TEKSTFRAGMENT:
++++++

Met Ben Brumfield, die toevallig in hetzelfde hotel logeerde, heb ik daarover ook doorgepraat. Het maken van samenvattingen gaat misschien sneller, maar misschien ook weer minder sneller dan je zou denken; je moet immers toch de hele akte lezen. En bovendien héél goed begrijpen, om daar een goede samenvatting van te kunnen maken. Aan de andere kant, tijdens het transcriberen gaat veel tijd verloren aan het soms eindeloze gepuzzel op een enkele letter.

++++++

TE BEOORDELEN MATERIAAL:
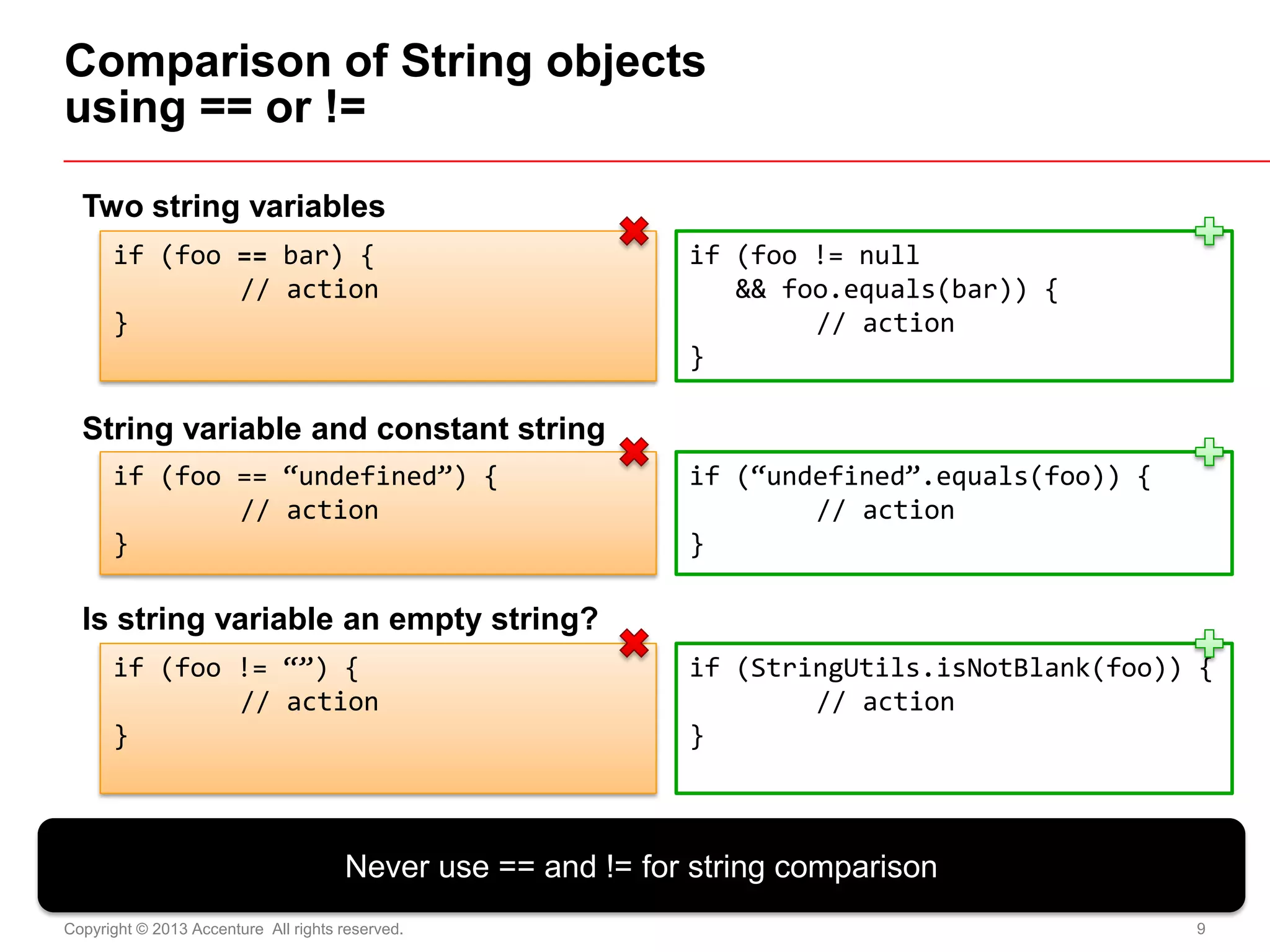 Comparison of String objects using == or !=

Two string variables

if (foo == bar) {
	// action
}

if (foo != null
	&& foo.equals(bar)) {
		// action
}

String variable and constant string

if (foo == “undefined”) {
	// action
}

if (“undefined”.equals(foo)) {
		// action
}

Is string variable an empty string?

if (foo != “”) {
	// action
}

if (StringUtils.isNotBlank(foo)) {
		// action
}

Never use == and != for string comparison

Copyright © 2013 Accenture All rights reserved.

9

++++++

REEKS OPDRACHTEN:
1. Noem alle woorden in het tekstfragment die met een hoofdletter beginnen, in de volgorde waarin ze staan.
2. Neem uit het tekstfragment letterlijk alles over van "Met Ben Brumfield, die" tot en met "een enkele letter.".
Het materiaal is afkomstig uit een andere bron.

ANTWOORDEN PER OPDRACHT:
1. Met, Ben, Brumfield, Het, En, Aan

2.
Met Ben Brumfield, die toevallig in hetzelfde hotel logeerde, heb ik daarover ook doorgepraat. Het maken van samenvattingen gaat misschien sneller, maar misschien ook weer minder sneller dan je zou denken; je moet immers toch de hele akte lezen. En bovendien héél goed begrijpen, om daar een goede samenvatting van te kunnen maken. Aan de andere kant, tijdens het transcriberen gaat veel tijd verloren aan het soms eindeloze gepuzzel op een enkele letter.